§ **Records**:
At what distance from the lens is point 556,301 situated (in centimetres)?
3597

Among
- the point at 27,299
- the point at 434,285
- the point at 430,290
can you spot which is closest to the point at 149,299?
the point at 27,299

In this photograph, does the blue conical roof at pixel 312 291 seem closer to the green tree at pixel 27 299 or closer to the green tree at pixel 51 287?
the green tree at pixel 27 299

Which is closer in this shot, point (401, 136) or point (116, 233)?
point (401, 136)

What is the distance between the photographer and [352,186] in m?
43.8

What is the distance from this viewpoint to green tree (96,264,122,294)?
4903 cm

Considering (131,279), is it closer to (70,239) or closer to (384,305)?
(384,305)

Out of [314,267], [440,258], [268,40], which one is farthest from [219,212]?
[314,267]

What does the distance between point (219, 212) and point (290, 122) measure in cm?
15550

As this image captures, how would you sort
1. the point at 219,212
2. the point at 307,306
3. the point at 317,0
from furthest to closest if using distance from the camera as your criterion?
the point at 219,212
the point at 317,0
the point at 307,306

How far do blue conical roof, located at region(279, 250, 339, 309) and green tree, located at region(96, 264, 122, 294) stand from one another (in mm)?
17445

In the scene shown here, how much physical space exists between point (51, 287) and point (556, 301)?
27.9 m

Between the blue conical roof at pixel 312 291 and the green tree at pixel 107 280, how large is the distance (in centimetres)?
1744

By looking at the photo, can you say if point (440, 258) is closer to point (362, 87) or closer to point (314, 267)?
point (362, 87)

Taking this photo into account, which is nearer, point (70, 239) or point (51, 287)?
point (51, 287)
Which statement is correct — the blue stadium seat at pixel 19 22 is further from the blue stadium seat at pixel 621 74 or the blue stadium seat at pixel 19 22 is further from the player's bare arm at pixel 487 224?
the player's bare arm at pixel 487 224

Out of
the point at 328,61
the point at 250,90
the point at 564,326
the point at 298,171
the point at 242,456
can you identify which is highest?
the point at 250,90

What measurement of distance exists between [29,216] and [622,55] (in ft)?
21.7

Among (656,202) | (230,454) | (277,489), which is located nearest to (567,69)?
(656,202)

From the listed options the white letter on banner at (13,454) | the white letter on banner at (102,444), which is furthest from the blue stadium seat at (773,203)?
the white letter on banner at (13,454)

§ **Task statement**:
Put the lines above into a numbered list, leaving out the blank lines.

§ **Solution**:
1. At what distance from the lens is point 556,301 situated (in centimetres)?
2. 3597
3. Among
4. - the point at 27,299
5. - the point at 434,285
6. - the point at 430,290
7. can you spot which is closest to the point at 149,299?
8. the point at 27,299
9. In this photograph, does the blue conical roof at pixel 312 291 seem closer to the green tree at pixel 27 299 or closer to the green tree at pixel 51 287?
10. the green tree at pixel 27 299
11. Which is closer in this shot, point (401, 136) or point (116, 233)?
12. point (401, 136)
13. What is the distance between the photographer and [352,186] in m?
14. 43.8
15. What is the distance from this viewpoint to green tree (96,264,122,294)?
16. 4903 cm
17. Considering (131,279), is it closer to (70,239) or closer to (384,305)?
18. (384,305)
19. Out of [314,267], [440,258], [268,40], which one is farthest from [219,212]?
20. [314,267]
21. What does the distance between point (219, 212) and point (290, 122) measure in cm?
22. 15550
23. As this image captures, how would you sort
24. 1. the point at 219,212
25. 2. the point at 307,306
26. 3. the point at 317,0
27. from furthest to closest if using distance from the camera as your criterion?
28. the point at 219,212
29. the point at 317,0
30. the point at 307,306
31. How far do blue conical roof, located at region(279, 250, 339, 309) and green tree, located at region(96, 264, 122, 294) stand from one another (in mm)?
32. 17445
33. In the scene shown here, how much physical space exists between point (51, 287) and point (556, 301)?
34. 27.9 m
35. Between the blue conical roof at pixel 312 291 and the green tree at pixel 107 280, how large is the distance (in centimetres)?
36. 1744
37. By looking at the photo, can you say if point (440, 258) is closer to point (362, 87) or closer to point (314, 267)?
38. point (362, 87)
39. Taking this photo into account, which is nearer, point (70, 239) or point (51, 287)?
40. point (51, 287)
41. Which statement is correct — the blue stadium seat at pixel 19 22 is further from the blue stadium seat at pixel 621 74 or the blue stadium seat at pixel 19 22 is further from the player's bare arm at pixel 487 224?
42. the player's bare arm at pixel 487 224
43. Out of
44. the point at 328,61
45. the point at 250,90
46. the point at 564,326
47. the point at 298,171
48. the point at 242,456
49. can you identify which is highest?
50. the point at 250,90
51. What measurement of distance exists between [29,216] and [622,55] (in ft)?
52. 21.7
53. Among (656,202) | (230,454) | (277,489), which is located nearest to (567,69)?
54. (656,202)
55. From the listed options the white letter on banner at (13,454) | the white letter on banner at (102,444), which is furthest from the blue stadium seat at (773,203)?
56. the white letter on banner at (13,454)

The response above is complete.